Around three in every 100 people will experience psychotic symptoms in their lives. Those symptoms vary, but include detachment from reality, disorganised or confused thinking, hallucinations, delusional thinking and lack of motivation. Finding effective methods of identifying young people at risk of psychosis can ensure treatments are provided early, leading to more favourable outcomes.

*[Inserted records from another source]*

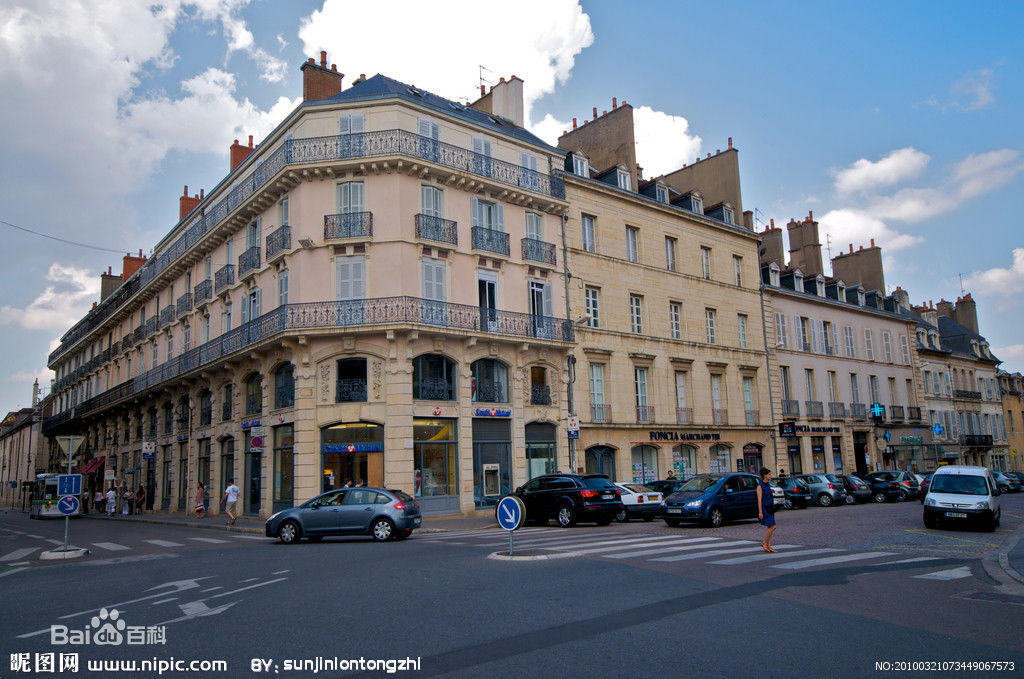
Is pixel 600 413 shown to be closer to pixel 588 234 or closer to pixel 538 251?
pixel 538 251

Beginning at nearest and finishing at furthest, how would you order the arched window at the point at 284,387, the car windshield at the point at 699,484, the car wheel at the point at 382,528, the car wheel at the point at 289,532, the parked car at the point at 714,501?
the car wheel at the point at 382,528
the car wheel at the point at 289,532
the parked car at the point at 714,501
the car windshield at the point at 699,484
the arched window at the point at 284,387

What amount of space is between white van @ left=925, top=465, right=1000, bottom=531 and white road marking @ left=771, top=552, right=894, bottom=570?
622cm

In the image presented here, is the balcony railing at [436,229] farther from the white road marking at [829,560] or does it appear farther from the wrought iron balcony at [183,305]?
the white road marking at [829,560]

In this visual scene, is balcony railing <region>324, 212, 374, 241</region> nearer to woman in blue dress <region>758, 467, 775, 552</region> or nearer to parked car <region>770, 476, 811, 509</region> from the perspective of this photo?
woman in blue dress <region>758, 467, 775, 552</region>

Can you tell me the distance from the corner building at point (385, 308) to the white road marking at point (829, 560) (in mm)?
14230

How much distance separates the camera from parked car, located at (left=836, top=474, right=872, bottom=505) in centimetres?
3091

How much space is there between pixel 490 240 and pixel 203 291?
47.1ft

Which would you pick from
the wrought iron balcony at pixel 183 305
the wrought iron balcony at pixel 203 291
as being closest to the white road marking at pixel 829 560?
the wrought iron balcony at pixel 203 291

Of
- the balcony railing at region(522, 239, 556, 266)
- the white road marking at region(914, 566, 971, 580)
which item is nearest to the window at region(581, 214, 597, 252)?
the balcony railing at region(522, 239, 556, 266)

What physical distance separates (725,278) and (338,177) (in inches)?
821

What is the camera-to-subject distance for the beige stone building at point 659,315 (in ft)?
101

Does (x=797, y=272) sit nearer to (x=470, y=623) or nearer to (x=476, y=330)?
(x=476, y=330)

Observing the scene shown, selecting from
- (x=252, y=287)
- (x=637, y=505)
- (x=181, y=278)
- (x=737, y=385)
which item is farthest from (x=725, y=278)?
(x=181, y=278)

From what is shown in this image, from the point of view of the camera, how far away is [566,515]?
2031 cm
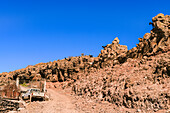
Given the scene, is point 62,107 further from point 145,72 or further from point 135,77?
point 145,72

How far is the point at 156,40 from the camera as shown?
91.6 ft

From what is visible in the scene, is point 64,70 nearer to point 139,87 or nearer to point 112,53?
point 112,53

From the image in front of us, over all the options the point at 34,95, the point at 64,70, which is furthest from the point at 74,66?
the point at 34,95

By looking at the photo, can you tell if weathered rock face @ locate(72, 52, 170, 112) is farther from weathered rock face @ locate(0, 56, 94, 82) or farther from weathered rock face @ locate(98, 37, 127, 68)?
weathered rock face @ locate(0, 56, 94, 82)

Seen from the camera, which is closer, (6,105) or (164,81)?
(164,81)

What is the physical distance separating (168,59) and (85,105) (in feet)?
34.2

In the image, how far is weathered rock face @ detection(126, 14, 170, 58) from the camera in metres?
26.4

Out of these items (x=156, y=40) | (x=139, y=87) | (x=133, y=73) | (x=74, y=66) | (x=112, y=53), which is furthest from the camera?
(x=74, y=66)

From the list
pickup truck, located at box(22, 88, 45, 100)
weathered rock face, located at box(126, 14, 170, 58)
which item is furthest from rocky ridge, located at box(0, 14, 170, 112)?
pickup truck, located at box(22, 88, 45, 100)

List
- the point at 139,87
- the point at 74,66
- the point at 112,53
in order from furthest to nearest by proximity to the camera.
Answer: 1. the point at 74,66
2. the point at 112,53
3. the point at 139,87

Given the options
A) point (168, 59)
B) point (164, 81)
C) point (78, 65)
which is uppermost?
point (78, 65)

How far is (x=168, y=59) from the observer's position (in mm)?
21641

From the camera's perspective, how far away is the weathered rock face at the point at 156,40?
26375 millimetres

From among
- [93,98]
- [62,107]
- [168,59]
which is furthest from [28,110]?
[168,59]
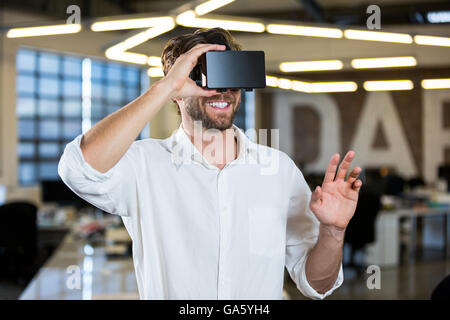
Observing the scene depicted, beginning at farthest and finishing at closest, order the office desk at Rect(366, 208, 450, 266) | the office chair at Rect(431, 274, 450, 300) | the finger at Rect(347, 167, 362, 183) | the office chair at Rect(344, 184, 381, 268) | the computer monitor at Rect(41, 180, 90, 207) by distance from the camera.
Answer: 1. the computer monitor at Rect(41, 180, 90, 207)
2. the office desk at Rect(366, 208, 450, 266)
3. the office chair at Rect(344, 184, 381, 268)
4. the office chair at Rect(431, 274, 450, 300)
5. the finger at Rect(347, 167, 362, 183)

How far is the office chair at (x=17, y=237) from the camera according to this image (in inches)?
155

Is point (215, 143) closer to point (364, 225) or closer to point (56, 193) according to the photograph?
point (364, 225)

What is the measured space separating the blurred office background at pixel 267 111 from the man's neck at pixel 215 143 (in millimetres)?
43

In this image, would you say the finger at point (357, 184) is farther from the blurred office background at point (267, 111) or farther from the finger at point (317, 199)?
the blurred office background at point (267, 111)

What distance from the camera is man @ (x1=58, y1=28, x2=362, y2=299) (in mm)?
987

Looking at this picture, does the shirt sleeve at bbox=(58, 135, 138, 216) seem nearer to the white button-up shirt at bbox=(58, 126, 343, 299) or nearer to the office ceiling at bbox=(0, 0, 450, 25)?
the white button-up shirt at bbox=(58, 126, 343, 299)

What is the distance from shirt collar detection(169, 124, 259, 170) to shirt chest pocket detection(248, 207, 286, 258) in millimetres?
112

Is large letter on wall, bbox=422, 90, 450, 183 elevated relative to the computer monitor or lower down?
elevated

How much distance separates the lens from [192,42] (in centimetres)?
101

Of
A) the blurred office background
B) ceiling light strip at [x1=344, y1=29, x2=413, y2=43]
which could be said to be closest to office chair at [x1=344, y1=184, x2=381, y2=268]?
the blurred office background

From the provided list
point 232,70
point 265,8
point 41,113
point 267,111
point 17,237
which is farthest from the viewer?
point 41,113

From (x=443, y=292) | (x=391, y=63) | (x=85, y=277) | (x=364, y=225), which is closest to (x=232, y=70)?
(x=391, y=63)

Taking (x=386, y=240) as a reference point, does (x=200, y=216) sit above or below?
above

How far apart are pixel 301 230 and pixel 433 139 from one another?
15.9ft
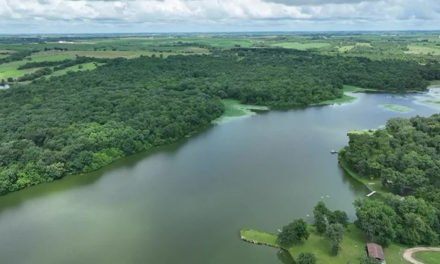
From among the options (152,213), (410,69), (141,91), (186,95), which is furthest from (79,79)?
(410,69)

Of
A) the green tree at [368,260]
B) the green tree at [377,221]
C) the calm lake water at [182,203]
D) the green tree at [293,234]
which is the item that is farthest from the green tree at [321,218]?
the green tree at [368,260]

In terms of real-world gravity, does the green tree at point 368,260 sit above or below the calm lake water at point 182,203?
above

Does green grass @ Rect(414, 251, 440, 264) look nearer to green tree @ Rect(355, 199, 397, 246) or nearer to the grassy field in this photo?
the grassy field

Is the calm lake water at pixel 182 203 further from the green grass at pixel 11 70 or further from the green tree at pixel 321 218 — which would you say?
the green grass at pixel 11 70

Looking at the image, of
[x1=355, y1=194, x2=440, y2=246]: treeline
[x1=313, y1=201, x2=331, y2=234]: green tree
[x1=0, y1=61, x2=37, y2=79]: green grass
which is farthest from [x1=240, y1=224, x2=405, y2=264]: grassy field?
[x1=0, y1=61, x2=37, y2=79]: green grass

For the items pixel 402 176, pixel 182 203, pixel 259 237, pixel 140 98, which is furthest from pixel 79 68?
pixel 402 176

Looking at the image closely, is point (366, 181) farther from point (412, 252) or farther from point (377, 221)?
point (412, 252)

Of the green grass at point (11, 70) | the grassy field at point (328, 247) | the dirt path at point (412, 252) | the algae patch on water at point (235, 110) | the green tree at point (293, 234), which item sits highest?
the green grass at point (11, 70)
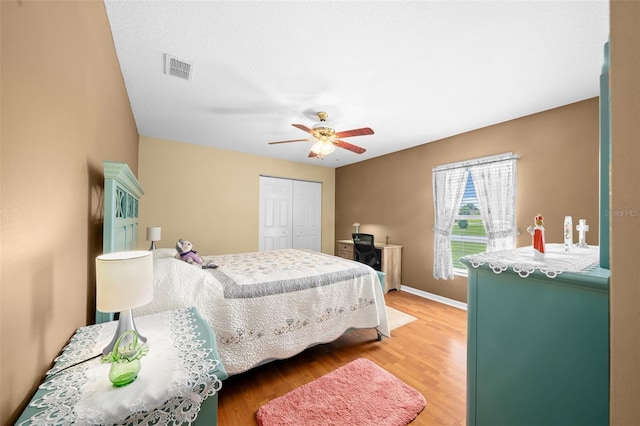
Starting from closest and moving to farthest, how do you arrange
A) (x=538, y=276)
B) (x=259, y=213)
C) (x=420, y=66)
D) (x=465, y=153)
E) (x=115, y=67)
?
(x=538, y=276), (x=115, y=67), (x=420, y=66), (x=465, y=153), (x=259, y=213)

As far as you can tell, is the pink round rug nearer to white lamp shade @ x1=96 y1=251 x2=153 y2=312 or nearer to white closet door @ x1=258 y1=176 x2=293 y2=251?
white lamp shade @ x1=96 y1=251 x2=153 y2=312

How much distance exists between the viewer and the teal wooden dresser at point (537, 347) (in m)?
0.80

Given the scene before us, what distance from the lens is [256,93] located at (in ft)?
7.92

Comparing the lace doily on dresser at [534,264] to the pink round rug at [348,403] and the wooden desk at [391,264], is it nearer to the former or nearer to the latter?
the pink round rug at [348,403]

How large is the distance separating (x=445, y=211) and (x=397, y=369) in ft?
7.98

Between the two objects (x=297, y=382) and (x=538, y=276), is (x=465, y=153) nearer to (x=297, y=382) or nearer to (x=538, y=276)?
(x=538, y=276)

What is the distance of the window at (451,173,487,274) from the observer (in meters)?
3.43

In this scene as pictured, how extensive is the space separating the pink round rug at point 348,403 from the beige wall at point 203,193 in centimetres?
314

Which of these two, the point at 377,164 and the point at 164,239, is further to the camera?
the point at 377,164

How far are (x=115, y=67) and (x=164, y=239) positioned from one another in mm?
2731

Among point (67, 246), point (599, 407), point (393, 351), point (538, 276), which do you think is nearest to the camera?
point (599, 407)

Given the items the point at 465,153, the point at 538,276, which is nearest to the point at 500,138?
the point at 465,153

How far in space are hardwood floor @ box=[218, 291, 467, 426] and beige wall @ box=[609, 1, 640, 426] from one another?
156 cm

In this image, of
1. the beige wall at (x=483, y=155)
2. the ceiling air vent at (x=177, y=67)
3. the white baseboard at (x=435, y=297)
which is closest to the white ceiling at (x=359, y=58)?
the ceiling air vent at (x=177, y=67)
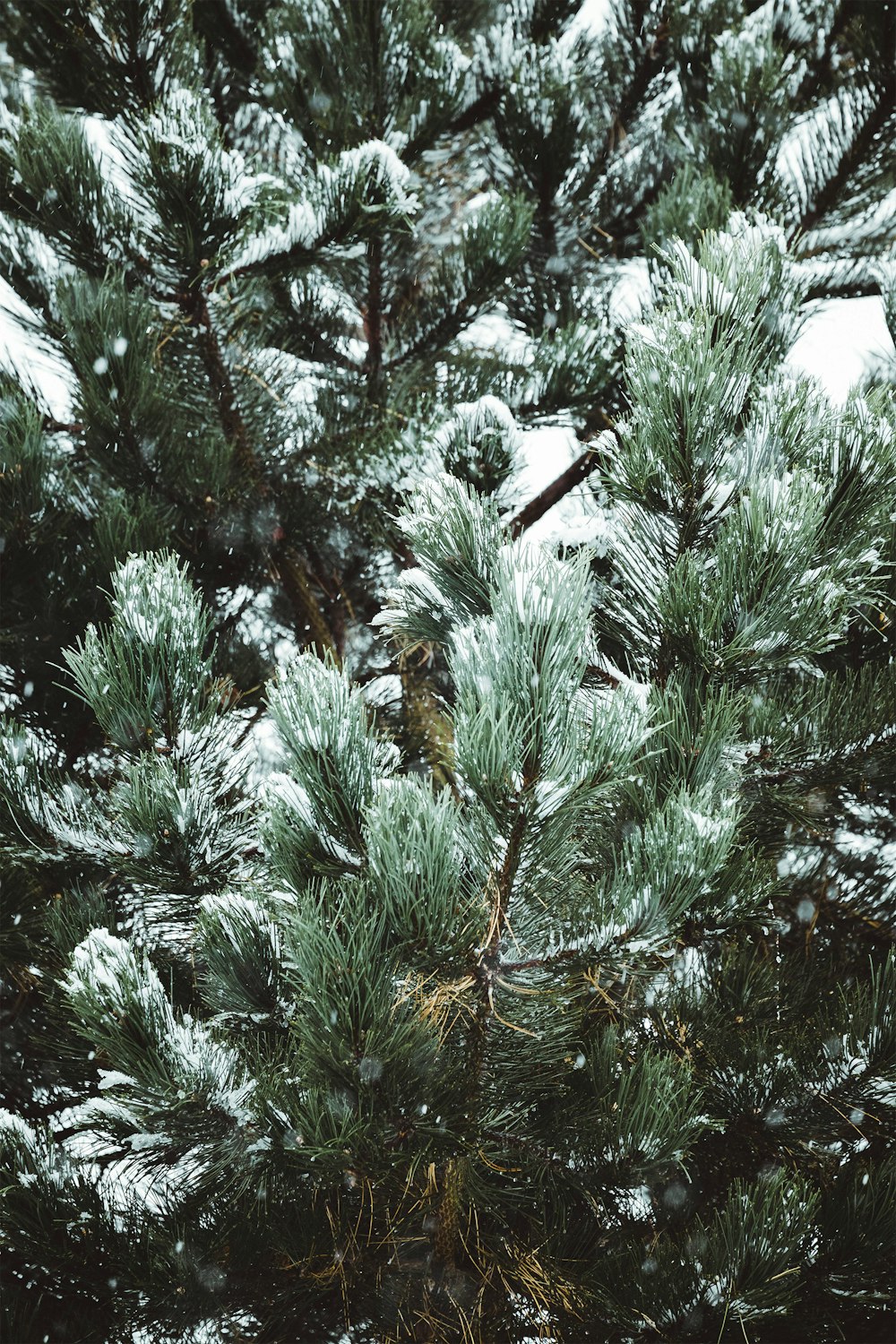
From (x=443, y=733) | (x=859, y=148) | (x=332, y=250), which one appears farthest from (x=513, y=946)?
(x=859, y=148)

Dr Lavoie, a senior researcher at Orygen, said the identification of this new biomarker for psychosis could help inform treatment. The research was published in the journal Translational Psychiatry.

“Glutathione protects brain cells against stress, and can be screened for using a simple blood test,” she said. “This biomarker could be used to help predict people’s transition into psychosis, which is important as at the moment there are some individuals deemed at elevated risk for psychosis based on their clinical presentation who will actually never progress to develop the illness.

“Pharmaceutical intervention may not be necessary in these people, and may in fact be damaging depending on the invasiveness of the treatment strategy.”

Dr Lavoie said objectively distinguishing false positives from true positives based on measurable levels of glutathione could avoid those individuals who would have never developed psychosis having unnecessary exposure to medications.

“The identification of a biomarker for predicting transition to psychosis in ultra-high risk individuals is instrumental for targeting and improving the effectiveness of early detection and intervention,” she said.

Previous studies using a nutraceutical supplement, called N-acetylcysteine (NAC), for improving symptoms when added to conventional antipsychotic medication have shown encouraging results. It is believed that NAC may increase brain glutathione levels.

The ENACT trial at Orygen will investigate whether changes in brain glutathione levels following treatment with NAC in first episode psychosis patients may have a positive impact on symptoms, neurocognition and brain functioning.